There is basically nothing left that you need to buy anymore. Thanks to Pinterest, you can hop onto the internet and create your own shampoo, dog food, ugly sweaters, cake pops, laundry detergent, toilet paper. And it will not even cost you three times as much as the products shipped over from China and available at seventeen of your closest stores.
I googled “how to make your house smell like cinnamon.” If only the post I am writing would have come up first, then I would have bought the Made from China cinnamon pine cones sold at a craft store near me for $5 a bag.
Instead, I boiled some cinnamon sticks in water for a few hours, dipped some pine cones into the cinnawater (after removing from the stove first), and let them dry on a rack before placing them in a pretty green bowl. (I even baked the pine cones in the oven first, just as Pinterest told me to.)
On Saturday, I decided that the pine cones were just not cinnamony enough, so I set about another batch of boiling cinnamon sticks. Just before I rolled the pine cones in the cinnamon water again, I noticed something. Namely, mold.
Pinterest did not warn me about the mold. I’m no scientist, but someone (Ben) tells me that bathing pine cones in moisture is one of the easiest ways to grow mold. The pine cones need to be sealed with something after the cinnamon oil unless you are TRYING to grow mold.

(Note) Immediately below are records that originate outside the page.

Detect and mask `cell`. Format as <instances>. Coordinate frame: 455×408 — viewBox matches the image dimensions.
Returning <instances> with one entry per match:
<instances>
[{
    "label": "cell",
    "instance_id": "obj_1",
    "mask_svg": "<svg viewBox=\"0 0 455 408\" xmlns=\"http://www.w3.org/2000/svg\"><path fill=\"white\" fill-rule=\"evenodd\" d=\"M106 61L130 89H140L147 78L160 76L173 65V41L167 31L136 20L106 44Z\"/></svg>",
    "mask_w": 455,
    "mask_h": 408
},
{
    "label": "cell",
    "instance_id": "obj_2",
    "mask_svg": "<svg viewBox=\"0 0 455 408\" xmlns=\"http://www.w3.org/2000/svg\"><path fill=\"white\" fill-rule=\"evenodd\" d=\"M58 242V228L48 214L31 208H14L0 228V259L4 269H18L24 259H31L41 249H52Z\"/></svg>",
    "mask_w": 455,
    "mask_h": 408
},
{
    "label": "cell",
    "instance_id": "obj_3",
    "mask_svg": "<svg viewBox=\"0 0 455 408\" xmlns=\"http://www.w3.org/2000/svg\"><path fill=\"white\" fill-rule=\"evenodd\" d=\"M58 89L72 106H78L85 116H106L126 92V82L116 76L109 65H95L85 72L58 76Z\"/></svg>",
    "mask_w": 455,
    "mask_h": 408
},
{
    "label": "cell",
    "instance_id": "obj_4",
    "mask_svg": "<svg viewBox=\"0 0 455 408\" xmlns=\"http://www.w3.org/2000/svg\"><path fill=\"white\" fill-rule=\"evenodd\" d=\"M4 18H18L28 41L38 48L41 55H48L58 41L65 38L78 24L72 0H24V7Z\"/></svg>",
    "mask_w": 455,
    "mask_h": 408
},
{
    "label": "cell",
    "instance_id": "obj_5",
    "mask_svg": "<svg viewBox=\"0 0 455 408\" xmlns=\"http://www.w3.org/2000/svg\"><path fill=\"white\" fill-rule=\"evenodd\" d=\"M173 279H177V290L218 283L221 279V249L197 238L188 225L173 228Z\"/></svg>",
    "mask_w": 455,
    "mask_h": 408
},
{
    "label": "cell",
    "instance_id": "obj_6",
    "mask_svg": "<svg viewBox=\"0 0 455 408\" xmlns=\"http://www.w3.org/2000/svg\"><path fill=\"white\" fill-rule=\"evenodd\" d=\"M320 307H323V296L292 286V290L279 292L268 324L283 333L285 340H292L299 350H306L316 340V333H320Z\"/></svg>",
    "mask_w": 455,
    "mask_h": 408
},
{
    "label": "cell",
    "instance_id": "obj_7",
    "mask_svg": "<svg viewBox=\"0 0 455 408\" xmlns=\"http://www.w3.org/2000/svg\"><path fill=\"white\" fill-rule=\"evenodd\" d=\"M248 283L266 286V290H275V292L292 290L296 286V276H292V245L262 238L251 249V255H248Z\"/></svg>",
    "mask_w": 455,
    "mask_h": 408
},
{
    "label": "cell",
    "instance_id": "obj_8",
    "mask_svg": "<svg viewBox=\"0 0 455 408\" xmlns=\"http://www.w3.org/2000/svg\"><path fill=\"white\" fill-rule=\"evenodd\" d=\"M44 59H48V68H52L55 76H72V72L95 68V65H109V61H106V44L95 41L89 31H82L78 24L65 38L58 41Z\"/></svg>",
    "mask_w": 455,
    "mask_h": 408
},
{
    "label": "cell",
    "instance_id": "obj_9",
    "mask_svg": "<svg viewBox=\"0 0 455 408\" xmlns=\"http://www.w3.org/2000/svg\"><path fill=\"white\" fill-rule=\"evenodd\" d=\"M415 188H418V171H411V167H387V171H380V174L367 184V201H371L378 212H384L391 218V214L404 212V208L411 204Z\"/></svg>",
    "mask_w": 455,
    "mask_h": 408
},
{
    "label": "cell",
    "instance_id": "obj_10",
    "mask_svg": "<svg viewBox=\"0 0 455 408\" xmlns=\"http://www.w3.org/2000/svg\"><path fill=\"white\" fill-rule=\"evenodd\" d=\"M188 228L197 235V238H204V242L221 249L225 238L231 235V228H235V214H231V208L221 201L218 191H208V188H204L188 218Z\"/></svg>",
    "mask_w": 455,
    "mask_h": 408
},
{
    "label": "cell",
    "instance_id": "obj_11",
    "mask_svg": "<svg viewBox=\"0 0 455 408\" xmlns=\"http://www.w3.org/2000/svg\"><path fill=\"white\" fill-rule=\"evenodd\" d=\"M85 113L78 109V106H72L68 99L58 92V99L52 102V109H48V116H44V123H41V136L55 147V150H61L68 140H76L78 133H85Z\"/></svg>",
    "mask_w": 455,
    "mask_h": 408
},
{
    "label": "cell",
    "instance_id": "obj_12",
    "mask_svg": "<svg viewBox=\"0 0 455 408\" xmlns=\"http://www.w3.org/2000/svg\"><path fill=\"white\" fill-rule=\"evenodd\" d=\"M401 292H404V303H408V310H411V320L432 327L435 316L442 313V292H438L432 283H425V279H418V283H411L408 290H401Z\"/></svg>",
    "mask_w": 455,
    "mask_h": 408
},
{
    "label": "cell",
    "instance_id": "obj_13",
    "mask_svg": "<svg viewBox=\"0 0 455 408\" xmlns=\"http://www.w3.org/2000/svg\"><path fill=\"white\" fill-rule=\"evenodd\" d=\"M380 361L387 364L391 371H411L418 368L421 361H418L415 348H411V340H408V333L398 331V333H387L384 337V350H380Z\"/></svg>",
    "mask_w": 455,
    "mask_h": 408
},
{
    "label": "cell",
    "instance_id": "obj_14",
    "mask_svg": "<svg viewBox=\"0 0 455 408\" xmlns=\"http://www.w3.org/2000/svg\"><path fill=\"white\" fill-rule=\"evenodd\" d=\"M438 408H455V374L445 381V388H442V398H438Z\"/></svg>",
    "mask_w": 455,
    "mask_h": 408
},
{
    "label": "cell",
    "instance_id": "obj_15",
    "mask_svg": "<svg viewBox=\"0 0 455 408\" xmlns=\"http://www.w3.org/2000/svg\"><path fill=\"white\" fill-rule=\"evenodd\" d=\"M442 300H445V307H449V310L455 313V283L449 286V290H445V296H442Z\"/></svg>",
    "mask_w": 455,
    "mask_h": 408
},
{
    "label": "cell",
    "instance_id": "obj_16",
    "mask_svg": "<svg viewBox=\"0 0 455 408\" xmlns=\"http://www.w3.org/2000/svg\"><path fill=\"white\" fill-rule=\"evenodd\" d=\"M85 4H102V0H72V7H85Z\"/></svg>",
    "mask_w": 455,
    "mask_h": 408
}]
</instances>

Next time, I’ll go the cheaper and healthier route. I’ll just buy the cones. My mother would cry if she knew I was considering spending hard-earned childhood pine cone-collecting money to buy more pine cones. But such is life.
- Cinnamon sticks $5
- Water: $0
- Pine cones: $Free from Northwoods in-laws
- Subtotal: Mold with a side of disgust
Cinnamon cones at craft store:
- $5, made in China, no hassle
Today Pinterest is teaching me to make cake pop frosting. Surely THIS won’t be a disaster.